**GIVEN PROBLEM:** What is needed is an exact copy of the entries below, from the line that contains "Can we say the off-road" through the final line, both included, and nothing else.

begin

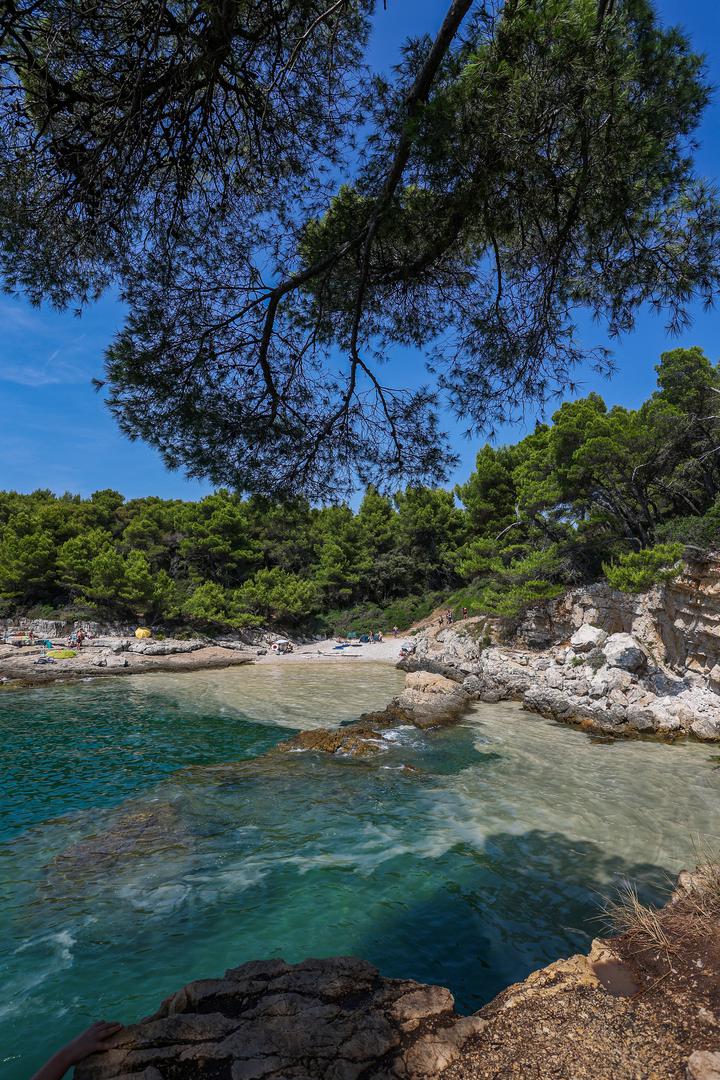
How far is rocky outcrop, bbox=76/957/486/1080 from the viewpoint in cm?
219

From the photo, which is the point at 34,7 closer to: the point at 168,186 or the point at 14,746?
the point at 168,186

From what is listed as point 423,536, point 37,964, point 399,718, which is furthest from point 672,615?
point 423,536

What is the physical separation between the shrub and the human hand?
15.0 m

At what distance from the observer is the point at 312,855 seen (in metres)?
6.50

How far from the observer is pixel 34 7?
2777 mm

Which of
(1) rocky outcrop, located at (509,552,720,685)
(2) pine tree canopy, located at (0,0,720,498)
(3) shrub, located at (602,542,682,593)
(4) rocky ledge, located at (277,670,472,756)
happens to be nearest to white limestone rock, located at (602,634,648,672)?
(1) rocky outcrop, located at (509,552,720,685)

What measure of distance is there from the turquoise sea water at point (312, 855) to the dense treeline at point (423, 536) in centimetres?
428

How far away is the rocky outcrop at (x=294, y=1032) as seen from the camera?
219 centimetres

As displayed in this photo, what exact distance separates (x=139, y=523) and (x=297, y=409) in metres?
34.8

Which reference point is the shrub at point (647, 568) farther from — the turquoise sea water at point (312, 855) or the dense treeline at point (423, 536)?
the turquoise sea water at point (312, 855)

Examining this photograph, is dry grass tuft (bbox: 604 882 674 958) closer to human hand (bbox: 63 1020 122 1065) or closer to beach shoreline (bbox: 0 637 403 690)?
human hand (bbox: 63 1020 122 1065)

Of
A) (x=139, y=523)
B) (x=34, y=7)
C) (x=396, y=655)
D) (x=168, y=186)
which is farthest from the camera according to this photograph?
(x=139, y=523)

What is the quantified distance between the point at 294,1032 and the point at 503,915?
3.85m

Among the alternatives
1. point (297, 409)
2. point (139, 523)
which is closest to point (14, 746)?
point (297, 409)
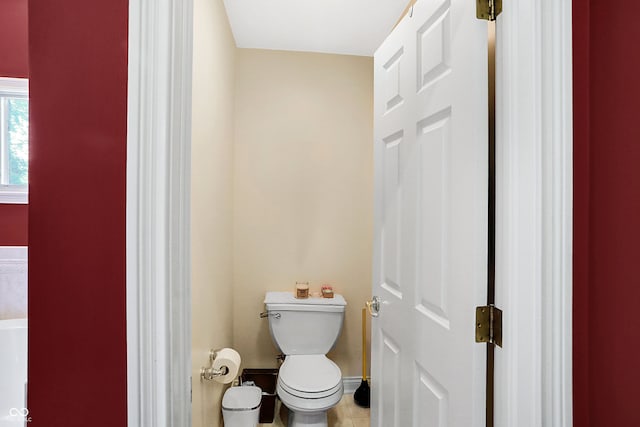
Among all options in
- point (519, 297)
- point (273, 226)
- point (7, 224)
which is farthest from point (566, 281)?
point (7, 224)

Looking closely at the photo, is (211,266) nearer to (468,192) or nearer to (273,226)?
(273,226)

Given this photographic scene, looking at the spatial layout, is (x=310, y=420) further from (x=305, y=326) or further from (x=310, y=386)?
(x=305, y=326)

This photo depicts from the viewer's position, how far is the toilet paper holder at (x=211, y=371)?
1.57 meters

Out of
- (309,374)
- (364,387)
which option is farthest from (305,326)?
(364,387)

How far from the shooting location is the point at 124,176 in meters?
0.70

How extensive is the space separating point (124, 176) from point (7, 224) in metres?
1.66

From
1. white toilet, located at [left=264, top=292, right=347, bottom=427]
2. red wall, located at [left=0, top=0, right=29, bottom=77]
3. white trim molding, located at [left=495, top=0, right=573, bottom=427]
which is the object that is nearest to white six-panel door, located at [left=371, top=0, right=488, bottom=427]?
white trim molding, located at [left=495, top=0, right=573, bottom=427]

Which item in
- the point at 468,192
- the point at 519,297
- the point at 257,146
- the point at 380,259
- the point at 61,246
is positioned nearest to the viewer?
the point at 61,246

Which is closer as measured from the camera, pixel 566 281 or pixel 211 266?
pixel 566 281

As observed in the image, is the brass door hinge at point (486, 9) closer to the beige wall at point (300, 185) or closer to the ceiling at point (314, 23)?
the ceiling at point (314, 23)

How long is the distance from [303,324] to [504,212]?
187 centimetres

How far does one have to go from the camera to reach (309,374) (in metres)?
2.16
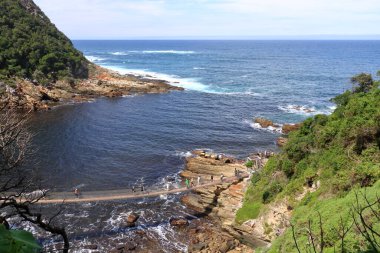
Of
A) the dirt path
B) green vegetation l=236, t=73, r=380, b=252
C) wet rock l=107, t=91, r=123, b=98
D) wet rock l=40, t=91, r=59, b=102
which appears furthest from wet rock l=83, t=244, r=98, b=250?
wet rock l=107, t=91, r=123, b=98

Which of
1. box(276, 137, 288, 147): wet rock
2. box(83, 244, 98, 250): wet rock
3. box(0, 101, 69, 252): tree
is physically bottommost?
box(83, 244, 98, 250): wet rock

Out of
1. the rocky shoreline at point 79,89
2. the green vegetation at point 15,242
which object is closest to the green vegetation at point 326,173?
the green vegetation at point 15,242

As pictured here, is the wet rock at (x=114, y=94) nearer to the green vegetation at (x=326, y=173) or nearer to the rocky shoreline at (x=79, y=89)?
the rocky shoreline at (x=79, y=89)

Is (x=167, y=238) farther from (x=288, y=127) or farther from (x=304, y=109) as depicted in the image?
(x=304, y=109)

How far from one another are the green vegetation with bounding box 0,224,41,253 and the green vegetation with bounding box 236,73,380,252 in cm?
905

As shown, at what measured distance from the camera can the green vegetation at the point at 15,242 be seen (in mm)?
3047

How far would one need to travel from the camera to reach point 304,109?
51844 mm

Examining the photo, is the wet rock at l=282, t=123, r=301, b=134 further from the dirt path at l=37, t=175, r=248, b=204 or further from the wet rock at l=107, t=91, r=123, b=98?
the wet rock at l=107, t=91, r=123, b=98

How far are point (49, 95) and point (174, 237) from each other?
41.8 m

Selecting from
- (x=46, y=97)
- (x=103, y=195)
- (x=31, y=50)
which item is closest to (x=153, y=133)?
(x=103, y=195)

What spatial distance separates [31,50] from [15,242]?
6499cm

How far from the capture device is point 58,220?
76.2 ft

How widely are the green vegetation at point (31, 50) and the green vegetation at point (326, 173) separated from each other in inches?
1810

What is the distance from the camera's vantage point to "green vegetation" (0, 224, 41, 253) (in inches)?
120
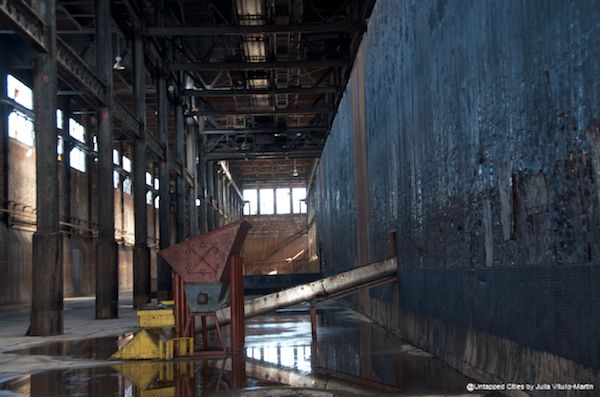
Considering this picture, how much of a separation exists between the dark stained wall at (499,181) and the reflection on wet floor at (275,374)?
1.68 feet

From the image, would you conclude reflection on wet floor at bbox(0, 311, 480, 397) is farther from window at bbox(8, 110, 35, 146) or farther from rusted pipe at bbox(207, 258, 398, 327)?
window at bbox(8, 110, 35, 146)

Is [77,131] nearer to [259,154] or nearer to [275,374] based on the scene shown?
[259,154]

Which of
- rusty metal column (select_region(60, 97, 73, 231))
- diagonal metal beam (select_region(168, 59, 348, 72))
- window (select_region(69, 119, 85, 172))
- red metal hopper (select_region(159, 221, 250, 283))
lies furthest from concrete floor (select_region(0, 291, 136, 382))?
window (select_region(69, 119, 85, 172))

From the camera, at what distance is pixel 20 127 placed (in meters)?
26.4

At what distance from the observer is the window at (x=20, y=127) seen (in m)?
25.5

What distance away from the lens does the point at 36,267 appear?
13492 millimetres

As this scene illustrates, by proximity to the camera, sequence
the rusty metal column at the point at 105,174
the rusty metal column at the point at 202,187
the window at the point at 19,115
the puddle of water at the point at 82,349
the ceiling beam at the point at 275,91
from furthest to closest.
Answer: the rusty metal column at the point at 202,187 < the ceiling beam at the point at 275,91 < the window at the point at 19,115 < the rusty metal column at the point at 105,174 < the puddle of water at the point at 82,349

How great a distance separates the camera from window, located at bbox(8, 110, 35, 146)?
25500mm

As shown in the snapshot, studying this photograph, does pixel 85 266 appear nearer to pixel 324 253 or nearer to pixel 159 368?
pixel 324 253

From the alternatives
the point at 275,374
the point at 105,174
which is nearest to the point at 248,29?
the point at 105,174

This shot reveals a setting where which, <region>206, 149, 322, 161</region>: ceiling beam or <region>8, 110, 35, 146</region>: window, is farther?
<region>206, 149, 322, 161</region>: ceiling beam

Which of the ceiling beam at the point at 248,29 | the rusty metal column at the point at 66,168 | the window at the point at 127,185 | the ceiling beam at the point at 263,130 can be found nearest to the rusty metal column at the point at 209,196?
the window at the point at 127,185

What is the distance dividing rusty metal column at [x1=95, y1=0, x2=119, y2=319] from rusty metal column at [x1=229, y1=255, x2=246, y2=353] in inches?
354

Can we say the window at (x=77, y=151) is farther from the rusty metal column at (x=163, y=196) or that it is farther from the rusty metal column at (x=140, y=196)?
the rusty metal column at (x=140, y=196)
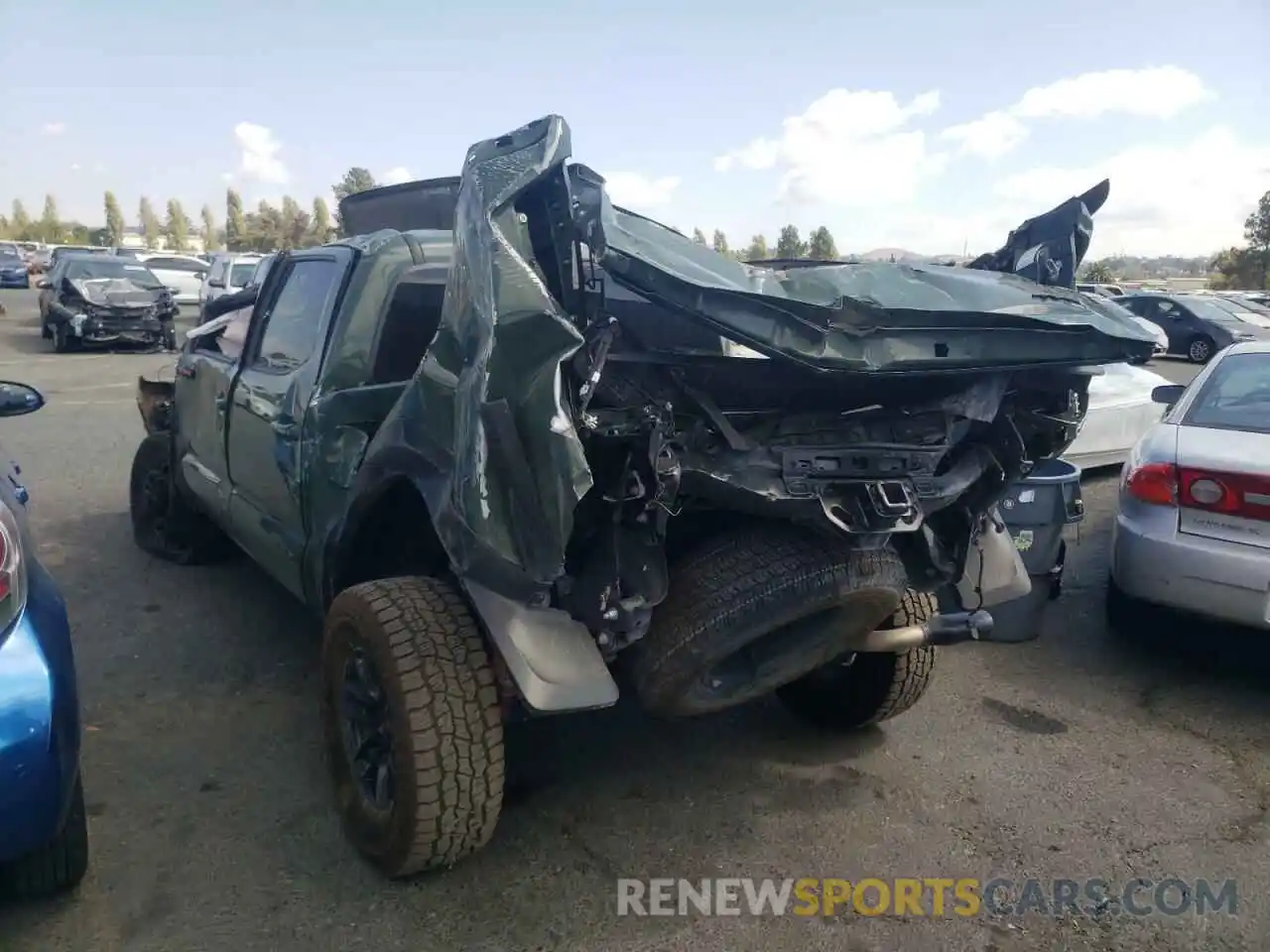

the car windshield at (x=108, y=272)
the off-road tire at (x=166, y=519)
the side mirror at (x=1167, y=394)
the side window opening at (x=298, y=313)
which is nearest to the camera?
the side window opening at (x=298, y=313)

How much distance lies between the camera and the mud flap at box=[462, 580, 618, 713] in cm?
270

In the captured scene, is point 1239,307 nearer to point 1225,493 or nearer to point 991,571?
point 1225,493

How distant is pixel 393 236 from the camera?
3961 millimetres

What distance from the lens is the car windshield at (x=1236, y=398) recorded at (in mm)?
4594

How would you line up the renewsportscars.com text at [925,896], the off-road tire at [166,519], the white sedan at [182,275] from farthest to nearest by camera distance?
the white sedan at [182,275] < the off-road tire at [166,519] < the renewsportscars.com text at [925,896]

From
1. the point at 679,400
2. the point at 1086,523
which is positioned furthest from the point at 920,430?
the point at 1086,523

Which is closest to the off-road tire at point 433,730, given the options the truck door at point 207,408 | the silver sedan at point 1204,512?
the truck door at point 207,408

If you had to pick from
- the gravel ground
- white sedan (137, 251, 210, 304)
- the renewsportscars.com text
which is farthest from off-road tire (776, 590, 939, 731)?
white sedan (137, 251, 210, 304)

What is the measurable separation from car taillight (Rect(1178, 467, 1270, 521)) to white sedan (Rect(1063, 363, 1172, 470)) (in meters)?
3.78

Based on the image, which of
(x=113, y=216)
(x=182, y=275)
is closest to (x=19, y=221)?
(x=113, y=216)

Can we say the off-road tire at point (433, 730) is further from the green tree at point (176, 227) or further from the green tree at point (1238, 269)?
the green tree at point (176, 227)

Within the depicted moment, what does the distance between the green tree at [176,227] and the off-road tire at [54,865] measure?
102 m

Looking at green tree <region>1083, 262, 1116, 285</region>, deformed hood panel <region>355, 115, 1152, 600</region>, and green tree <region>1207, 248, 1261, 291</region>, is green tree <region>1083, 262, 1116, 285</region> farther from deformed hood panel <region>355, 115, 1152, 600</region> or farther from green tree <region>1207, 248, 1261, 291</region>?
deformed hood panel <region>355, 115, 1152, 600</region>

end

**RESULT OF THE TASK:**
Can we say the off-road tire at point (433, 730) is further from the green tree at point (176, 227) or further from the green tree at point (1238, 269)?
the green tree at point (176, 227)

Within the depicted moment, what does the distance between the green tree at [176,227] and the off-road tire at [54,865] measure?
102 m

Looking at green tree <region>1083, 262, 1116, 285</region>, deformed hood panel <region>355, 115, 1152, 600</region>, and green tree <region>1207, 248, 1261, 291</region>, is green tree <region>1083, 262, 1116, 285</region> farther from deformed hood panel <region>355, 115, 1152, 600</region> or farther from green tree <region>1207, 248, 1261, 291</region>?
deformed hood panel <region>355, 115, 1152, 600</region>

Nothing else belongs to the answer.